0

My data looks like this:

enter image description here

The blue line represent data from last year and the green dots represent data from current time. The green dots happen to be on the blue line, but this is not always the case, they might divert, but not too much. Meaning, the slope and the curvature might be different, and the y-axis values might also be different in respect to the x-axis values. The x-axis is something like day-of-year. I would like to fit a curve to the blue line, which will generalize its shape, but it should also be flexible to estimate a new blue line that will be based only on the green dots. Think of it as a real-time progress- where every few days I will get a new green dot and I would like to estimate a new blue line, based on the new set of green dots. In other words, to change the blue line coefficients, based on partial data (a set of green dots). The y-axis values will not exceed 1, and will not go below 0, and the x-axis values should be between 0 and 200. I have tried segmented linear regression and 2nd-degree polynomials but they did not work well. The solution I came up with thus far was to fit a "S" curve shape which asymptotic to 1, when x is somewhere between 0 and 75, and then to fit a "reverse" "S" curve which asymptotic to 0. It is not always easy to detect this turning point between the "S" curve fit and the "reverse S curve" fit. Is there a better way to generalize the blue line? is there a function that can do this without relying on something segmentation? I write in Python, so I prefer Python-oriented solutions, but of course I can implement other solutions as well.

user88484
  • 1,249
  • 1
  • 13
  • 34
  • What have you tried so far? https://stackoverflow.com/help/minimal-reproducible-example – Nikolas Rieble Aug 20 '19 at 05:58
  • It is written in the text: " I have tried segmented linear regression and 2nd-degree polynomials but they did not work well." Also, in the text, I have tried "S" curve shape. – user88484 Aug 20 '19 at 06:05
  • I recommend the following to improve your chance for a good answer: (1) Add the code you wrote. (2) Expand on and quantify "did not work well". (3) Define a target quality (=What would be good enough "to work well"). – Nikolas Rieble Aug 20 '19 at 06:06
  • you could try 4nd-degree polynomials – I.Omar Aug 20 '19 at 06:09
  • This will create unnecessary turning points. – user88484 Aug 20 '19 at 06:23
  • @Nikolas Rieble thanks for the advice, I am aware of that. The thing is that this problem is a part of a much bigger issue, and I tried to simplify it as much as possible. I will try to think how to follow what you suggested without writing a very long explanation. – user88484 Aug 20 '19 at 06:23
  • The best practice here is to create a toy dataset and produce the fits that you mentioned, visualizing them. – Nikolas Rieble Aug 20 '19 at 06:27
  • I think Bézier curve would be overkill! – I.Omar Aug 20 '19 at 06:58

2 Answers2

0

First you would choose a function to fit your data.

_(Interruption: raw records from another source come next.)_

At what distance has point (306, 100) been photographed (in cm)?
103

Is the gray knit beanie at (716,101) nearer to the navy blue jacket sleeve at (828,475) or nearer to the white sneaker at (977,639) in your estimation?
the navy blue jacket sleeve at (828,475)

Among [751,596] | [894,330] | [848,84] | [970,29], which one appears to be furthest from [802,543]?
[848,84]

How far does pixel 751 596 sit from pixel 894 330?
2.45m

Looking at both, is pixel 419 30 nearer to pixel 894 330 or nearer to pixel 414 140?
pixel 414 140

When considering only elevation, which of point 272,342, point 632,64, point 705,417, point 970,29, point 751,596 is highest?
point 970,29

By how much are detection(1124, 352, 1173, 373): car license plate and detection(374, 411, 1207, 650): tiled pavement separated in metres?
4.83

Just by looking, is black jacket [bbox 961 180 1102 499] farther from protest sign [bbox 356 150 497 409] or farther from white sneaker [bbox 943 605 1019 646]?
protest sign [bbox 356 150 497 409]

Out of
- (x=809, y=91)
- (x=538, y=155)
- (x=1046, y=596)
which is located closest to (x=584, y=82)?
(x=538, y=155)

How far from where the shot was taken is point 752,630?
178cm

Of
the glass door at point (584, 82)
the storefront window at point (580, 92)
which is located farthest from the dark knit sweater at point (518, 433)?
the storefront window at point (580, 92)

"bell-shape" is a famous name for Gaussian function, you could check Sinc function as well.

Then you would use from scipy.optimize import curve_fit-modify the example-.

Update: You can use Bézier curve. see: Bézier curve fitting with SciPy

I.Omar
  • 501
  • 7
  • 19
  • 1
    This is not exactly a bell-curve shape, it is not symmetrical, the slopes of either side are different. I did not know how to call it so I wrote "bell-curve shape". – user88484 Aug 20 '19 at 06:19
  • you could add if statement to change the used function say for Gaussian function: variance = 1 | x>100 else variance = 50 or 3rd order poly. – I.Omar Aug 20 '19 at 06:55
  • @I.Omar please see my answer to this question which uses a Lorentzian type peak equation. – James Phillips Aug 20 '19 at 14:35
0

Here is an example graphical fitter that might be of some use. I extracted the data from your scatterplot, and performed an equation search for peak equations with four or less parameters - leaving out the apparently linear "tail" at the bottom right of the scatterplot by filtering out extracted data points with x > 175. The Lorentzian-type peak equation in the example code seemed like the best candidate equation to me.

This example uses the scipy Differential Evolution genetic algorithm module to automatically determine initial parameter estimates for the non-linear solver, and that module uses the Latin Hypercube algorithm to ensure a thorough search of parameter space, requiring bounds within which to search. In this example those search bounds are taken from the (extracted) data maximum and minimum values, which will not likely work with very few data points (green dots only) so you should consider hard-coding these search bounds.

plot

import numpy, scipy, matplotlib
import matplotlib.pyplot as plt
from scipy.optimize import curve_fit
from scipy.optimize import differential_evolution
import warnings

xData = numpy.array([1.7430e+02, 1.7220e+02, 1.6612e+02, 1.5981e+02, 1.5327e+02, 1.4603e+02, 1.3879e+02, 1.2944e+02, 1.2033e+02, 1.1238e+02, 1.0467e+02, 1.0047e+02, 8.8551e+01, 8.2944e+01, 7.2196e+01, 6.2150e+01, 5.5140e+01, 5.1402e+01, 4.5794e+01, 4.1822e+01, 3.8785e+01, 3.5981e+01, 3.1542e+01, 2.8738e+01, 2.3598e+01, 2.0794e+01])
yData = numpy.array([2.1474e-01, 2.5263e-01, 3.5789e-01, 5.0947e-01, 6.4421e-01, 7.5368e-01, 8.2526e-01, 8.7158e-01, 9.0526e-01, 9.3474e-01, 9.5158e-01, 9.6842e-01, 9.6421e-01, 9.6842e-01, 9.7263e-01, 9.4737e-01, 9.0526e-01, 8.4632e-01, 7.4526e-01, 6.6947e-01, 5.9789e-01, 5.2211e-01, 4.0000e-01, 3.2842e-01, 2.3158e-01, 1.8526e-01])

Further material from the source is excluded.